--- Provided records Enclosed Below ---
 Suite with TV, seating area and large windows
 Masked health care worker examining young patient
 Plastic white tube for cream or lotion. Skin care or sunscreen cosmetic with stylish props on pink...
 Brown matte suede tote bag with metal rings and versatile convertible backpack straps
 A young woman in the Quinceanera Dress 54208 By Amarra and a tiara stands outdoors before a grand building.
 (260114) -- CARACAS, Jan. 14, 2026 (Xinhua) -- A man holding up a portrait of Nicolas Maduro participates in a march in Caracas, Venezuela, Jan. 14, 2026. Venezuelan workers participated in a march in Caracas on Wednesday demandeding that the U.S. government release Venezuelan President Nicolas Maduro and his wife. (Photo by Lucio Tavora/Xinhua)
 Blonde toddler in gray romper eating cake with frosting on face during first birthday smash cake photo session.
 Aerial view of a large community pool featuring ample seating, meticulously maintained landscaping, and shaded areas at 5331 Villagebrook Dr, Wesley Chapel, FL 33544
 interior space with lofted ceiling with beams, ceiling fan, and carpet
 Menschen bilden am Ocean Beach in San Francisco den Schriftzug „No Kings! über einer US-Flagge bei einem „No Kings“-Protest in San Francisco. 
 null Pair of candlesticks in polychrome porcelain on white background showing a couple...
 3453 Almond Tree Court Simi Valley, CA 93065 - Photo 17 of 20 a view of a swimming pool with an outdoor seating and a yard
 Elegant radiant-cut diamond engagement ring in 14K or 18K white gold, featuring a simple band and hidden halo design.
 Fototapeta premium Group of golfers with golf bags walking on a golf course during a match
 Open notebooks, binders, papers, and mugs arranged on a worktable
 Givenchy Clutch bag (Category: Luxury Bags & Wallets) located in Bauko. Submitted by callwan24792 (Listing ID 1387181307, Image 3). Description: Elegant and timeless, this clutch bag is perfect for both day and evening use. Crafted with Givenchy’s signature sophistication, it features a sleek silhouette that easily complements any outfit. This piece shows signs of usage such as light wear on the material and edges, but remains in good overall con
--- End of Enclosed Provided records ---
> _Description of the task_: Lines holding "pool": copy each one from the records above.

> _Output_:
 Aerial view of a large community pool featuring ample seating, meticulously maintained landscaping, and shaded areas at 5331 Villagebrook Dr, Wesley Chapel, FL 33544
 3453 Almond Tree Court Simi Valley, CA 93065 - Photo 17 of 20 a view of a swimming pool with an outdoor seating and a yard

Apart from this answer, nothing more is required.